The ready-to-drink (RTD) category is expected to boost its market share to 8% of the total alcohol sector by 2025 across 10 key markets, according to IWSR Drinks Market Analysis.
The predicted increase is up from a 4% market share in 2020, the IWSR RTD Strategic Study revealed.
The IWSR noted that RTD volumes have been increasing faster than any other major drinks category since 2018, and are predicted to ‘significantly’ surpass the total alcohol market by 2025.
The report covered 10 focus markets (Australia, Brazil, Canada, China, Germany, Japan, Mexico, South Africa, UK, and US) which together make up more than 85% of all RTD volumes worldwide.
IWSR forecasts an approximate compound annual growth rate (CAGR) rise of 15% in the five years to 2025 for RTDs in these markets. This is compared to an approximate 1% CAGR growth for total beverage alcohol during the same five-year period.
“RTDs are still growing at higher rates than spirits, wine, and beer, signalling a major shift in consumer interest in this category across all demographics,” said Brandy Rand, chief operating officer of the Americas at IWSR Drinks Market Analysis.
“But it’s important to note that RTDs aren’t only stealing share from beer, they’re also attracting spirits consumers in markets such as Australia and the UK, and cider drinkers in South Africa. We’re also seeing a significant premiumisation trend in RTDs as more and more new brands enter the space.”
Furthermore, the IWSR believes that hard seltzers will represent half of all global RTD volumes by 2025 (up from 30% share in 2020), led by consumer demand for flavourful ‘better-for-you’ drinks.
Across all 10 markets, hard seltzers are predicted to rise in volume by a CAGR of 26% from 2020 to 2025.
While most hard seltzer development will come from the US, the IWSR has also highlighted rapid growth markets such as Canada (up 50% CAGR 2020-2025), the UK (up 90%), China (up 84%), and Australia (up 24%).
Rand explained: “It’s important to remember that it took a few years for hard seltzers to catch on in America, and we’re still in early days in this category outside the US.”
The RTD sector in countries such as Brazil, China, Japan, and South Africa is driven by flavoured malt beverages (FMB), the IWSR said, with the subcategory poised to grow by 7% CAGR from 2020 to 2025.
Meanwhile, the cocktails/long drinks subcategory is projected to increase by almost 9% CAGR 2020-2025 and is favoured in countries such as Australia, Germany, Canada, and Mexico.
The IWSR found that 56% of RTD drinkers claimed that a new flavour is the most important factor in forming a premium image, followed by being connected to a known brand, and innovative packaging.
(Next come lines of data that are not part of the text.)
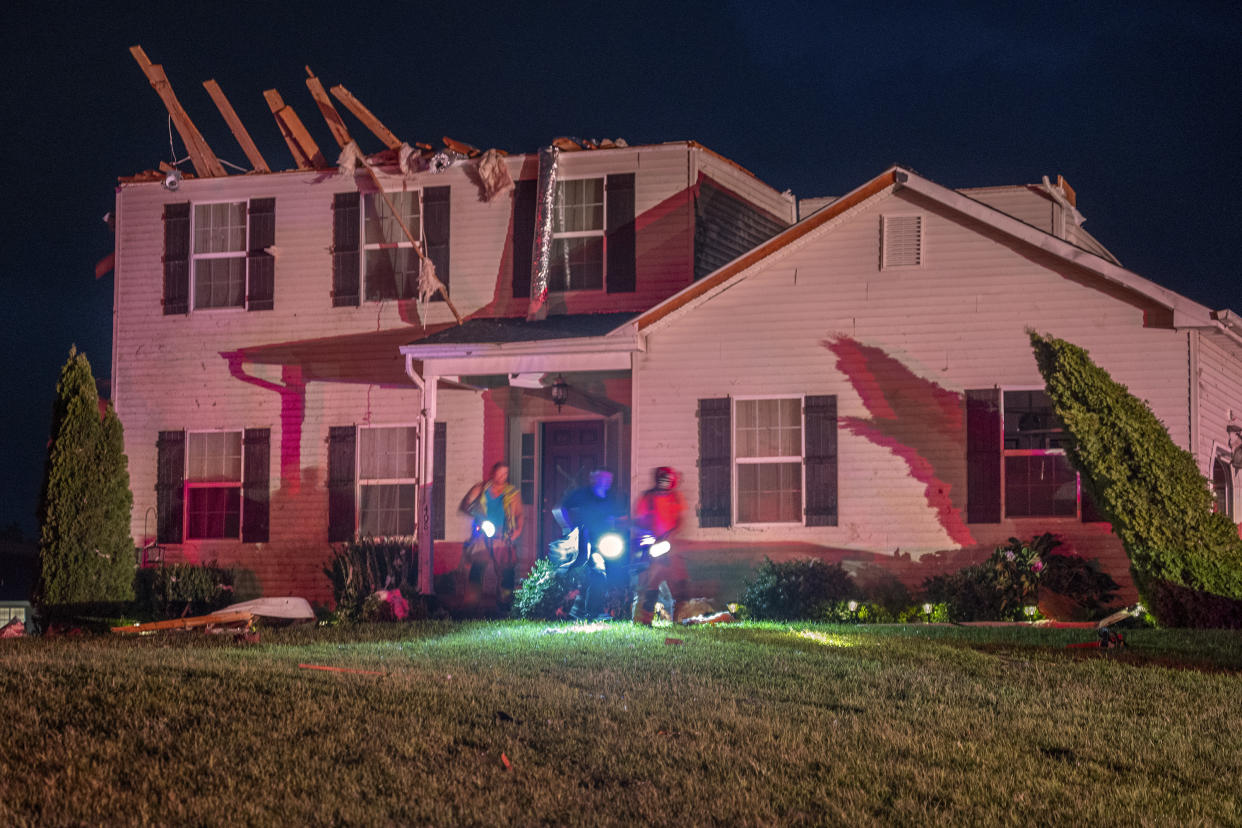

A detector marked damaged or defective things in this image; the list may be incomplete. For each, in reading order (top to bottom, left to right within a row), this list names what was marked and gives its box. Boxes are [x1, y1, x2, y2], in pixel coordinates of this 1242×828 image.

broken rafter [131, 45, 228, 178]
broken rafter [202, 78, 270, 173]
broken rafter [260, 89, 325, 170]
broken rafter [303, 67, 352, 149]
broken rafter [327, 84, 399, 150]
torn fabric hanging [474, 148, 514, 202]
torn fabric hanging [526, 145, 561, 320]
damaged house [111, 53, 1242, 608]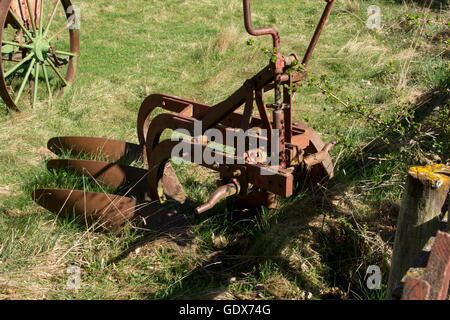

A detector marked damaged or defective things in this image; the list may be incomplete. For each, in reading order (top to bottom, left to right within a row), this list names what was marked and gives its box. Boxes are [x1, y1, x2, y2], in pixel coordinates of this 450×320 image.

rusted metal lever [244, 0, 280, 52]
rusted metal lever [304, 141, 336, 169]
rusted metal lever [195, 182, 241, 215]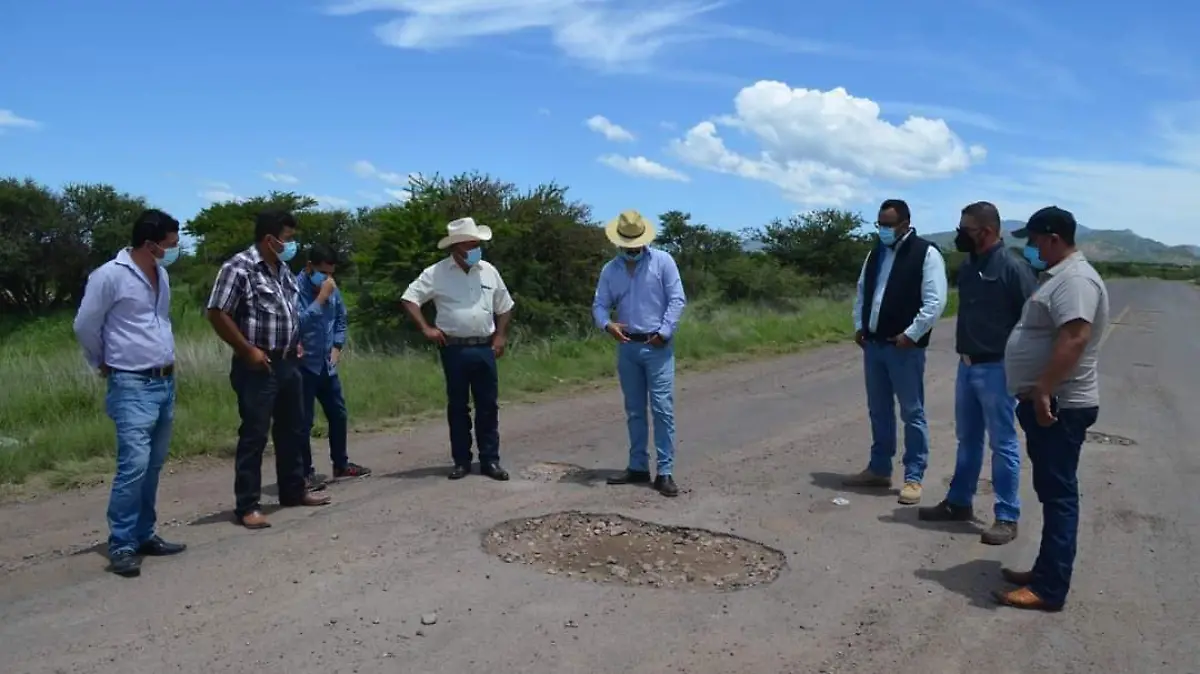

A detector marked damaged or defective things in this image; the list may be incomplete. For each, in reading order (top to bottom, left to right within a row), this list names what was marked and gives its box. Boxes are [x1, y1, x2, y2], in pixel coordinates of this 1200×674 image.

large pothole [482, 510, 784, 588]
The IWSR discovered strong consumer demand for spirit-based RTDs in most markets as a result of their higher quality. However, the IWSR said malt-based products are gaining share due to the rise of hard seltzers.
Rand noted that many drinks producers have entered the RTD sector in recent years.
She said: “Many well-known brands, from water to energy drinks to coffee, have recently crossed over into alcoholic RTDs, leading to a number of strategic partnerships between soft drinks, beer, and spirits companies in order to successfully leverage distribution across multiple outlets.”
The RTD sector is now bigger in volume than the total spirits category in the US, and is expected to overtake wine this year, according to findings by the IWSR earlier this year.